Zhang and his team are working on another paper that broadens the scope of their analysis to 20 urban areas. They hope this bigger data set will help planners evaluate land-use plans and how those decisions affect driving rates in different types of places.

Living close to the urban core (the “infill” factor) was also the least significant factor in the Virginia case. Strangely, Zhang and his team observed that people living at the fringes of these smaller cities actually drove less than people in the core -- a finding they attribute to "semi-rural areas near the fringes of the Virginian cities where residents already travel less than their urban center counterparts."

In general, their model suggests that you get more bang for your buck increasing residential density in already-dense areas than in relatively spread out areas. The authors found that increasing residential density by 20 percent in an area with an existing density of 11,400 people per square mile (which is denser than Rio de Janeiro) would net a 16 percent reduction in per-capita VMT – a major improvement. But a 20 percent density bump in the Virginia metros Zhang and his team studied, with just 1,950 persons per square mile, nets juts a 3 percent cut in VMT.
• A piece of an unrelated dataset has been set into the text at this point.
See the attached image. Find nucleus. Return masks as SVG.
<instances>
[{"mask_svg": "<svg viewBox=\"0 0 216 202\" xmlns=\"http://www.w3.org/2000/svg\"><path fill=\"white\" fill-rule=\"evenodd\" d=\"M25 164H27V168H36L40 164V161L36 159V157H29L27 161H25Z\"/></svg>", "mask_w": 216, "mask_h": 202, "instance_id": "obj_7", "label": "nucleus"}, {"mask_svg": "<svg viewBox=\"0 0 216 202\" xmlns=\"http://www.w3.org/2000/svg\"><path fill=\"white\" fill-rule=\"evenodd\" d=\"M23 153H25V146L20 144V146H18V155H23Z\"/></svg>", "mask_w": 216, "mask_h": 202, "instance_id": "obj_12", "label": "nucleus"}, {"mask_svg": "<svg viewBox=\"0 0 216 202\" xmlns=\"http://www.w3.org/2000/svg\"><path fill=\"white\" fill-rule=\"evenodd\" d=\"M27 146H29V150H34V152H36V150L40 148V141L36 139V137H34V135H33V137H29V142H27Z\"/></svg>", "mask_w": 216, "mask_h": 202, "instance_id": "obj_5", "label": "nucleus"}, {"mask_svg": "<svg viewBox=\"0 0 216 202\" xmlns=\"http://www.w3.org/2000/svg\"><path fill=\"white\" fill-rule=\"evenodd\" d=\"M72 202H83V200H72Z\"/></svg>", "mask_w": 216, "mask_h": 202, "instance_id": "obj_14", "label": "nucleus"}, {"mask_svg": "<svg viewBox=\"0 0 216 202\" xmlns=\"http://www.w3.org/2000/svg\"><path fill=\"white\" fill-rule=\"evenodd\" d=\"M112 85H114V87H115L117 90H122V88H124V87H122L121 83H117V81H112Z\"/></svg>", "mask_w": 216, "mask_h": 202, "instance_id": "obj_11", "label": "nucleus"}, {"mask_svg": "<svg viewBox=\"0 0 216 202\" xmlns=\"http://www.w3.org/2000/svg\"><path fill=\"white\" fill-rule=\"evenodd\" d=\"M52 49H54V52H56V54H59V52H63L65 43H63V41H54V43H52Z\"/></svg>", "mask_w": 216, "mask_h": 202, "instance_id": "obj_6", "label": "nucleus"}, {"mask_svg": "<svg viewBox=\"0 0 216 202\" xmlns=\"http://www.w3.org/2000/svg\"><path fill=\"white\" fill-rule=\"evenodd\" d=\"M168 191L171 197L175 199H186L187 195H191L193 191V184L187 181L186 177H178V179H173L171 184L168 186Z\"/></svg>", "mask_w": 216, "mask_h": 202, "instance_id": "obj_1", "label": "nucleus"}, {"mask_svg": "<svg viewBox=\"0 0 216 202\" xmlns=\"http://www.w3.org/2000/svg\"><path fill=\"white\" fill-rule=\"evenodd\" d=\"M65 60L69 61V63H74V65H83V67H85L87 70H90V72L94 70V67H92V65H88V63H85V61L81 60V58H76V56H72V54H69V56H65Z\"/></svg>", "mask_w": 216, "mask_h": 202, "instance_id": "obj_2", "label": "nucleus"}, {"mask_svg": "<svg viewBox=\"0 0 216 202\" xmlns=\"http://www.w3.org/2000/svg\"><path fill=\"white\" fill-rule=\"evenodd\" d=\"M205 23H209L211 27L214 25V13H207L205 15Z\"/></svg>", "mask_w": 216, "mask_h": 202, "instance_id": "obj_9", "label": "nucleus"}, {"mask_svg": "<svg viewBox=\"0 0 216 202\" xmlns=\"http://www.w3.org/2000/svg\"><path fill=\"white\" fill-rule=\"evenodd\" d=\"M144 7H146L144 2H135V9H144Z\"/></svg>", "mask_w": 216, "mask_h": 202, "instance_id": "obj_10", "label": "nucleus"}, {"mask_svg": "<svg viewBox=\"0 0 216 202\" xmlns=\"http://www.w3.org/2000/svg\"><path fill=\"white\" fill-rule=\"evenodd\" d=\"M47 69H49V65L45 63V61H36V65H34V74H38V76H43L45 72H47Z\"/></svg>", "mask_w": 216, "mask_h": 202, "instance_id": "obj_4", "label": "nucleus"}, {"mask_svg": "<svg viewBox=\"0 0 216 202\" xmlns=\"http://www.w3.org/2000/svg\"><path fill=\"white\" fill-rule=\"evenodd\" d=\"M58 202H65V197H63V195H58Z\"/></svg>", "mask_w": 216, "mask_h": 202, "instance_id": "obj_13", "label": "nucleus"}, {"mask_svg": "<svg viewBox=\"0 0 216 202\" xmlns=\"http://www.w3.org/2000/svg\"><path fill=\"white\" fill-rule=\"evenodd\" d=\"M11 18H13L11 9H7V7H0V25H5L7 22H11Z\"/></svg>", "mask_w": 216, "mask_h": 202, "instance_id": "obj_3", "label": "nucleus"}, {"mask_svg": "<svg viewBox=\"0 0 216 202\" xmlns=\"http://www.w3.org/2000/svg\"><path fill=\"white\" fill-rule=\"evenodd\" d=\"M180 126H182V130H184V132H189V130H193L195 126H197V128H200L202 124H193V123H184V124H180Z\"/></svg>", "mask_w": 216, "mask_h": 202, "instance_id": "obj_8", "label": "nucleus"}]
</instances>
Meanwhile, they projected that in Seattle, roughly doubling residential density (to more than 8,000 people per square mile) would reduce per-capita VMT by 14.27 percent.

So what is the factor that reduces driving in the smaller metros in Virginia? Smaller block sizes. That made the biggest difference in Virginia, which had the largest average block size of all the case studies. In the other metros, changes in block size have a much smaller effect on VMT.

The researchers concluded that employment density isn't a major factor in reducing driving anywhere. It made only a small difference, and only in Seattle and Baltimore. Puzzlingly enough, in Virginia, VMT increases with employment density.

I asked Zhang why employment density didn't play a greater role -- after all, with more density, parking is probably more scarce and transit more abundant. "That's probably true for the case of downtown," he said. "But there are a lot of cities where, if you built a certain employment space, you have to -- by land use regulation and zoning codes -- you have to build a lot of parking spaces as well. And now, in the U.S., on average in major metro areas, only about 10 to 15 percent of jobs are located in traditional downtown CBD areas."

In their conclusions, the authors mention other factors that they don’t delve into with their quantitative analysis, including transit service coverage and quality, and land use decision-making processes. They suggest that there’s a qualitative difference between land use decision-making at the state versus the local level, but they don’t go into detail about why or how it plays out. Zhang says they're leaving those questions for subsequent studies.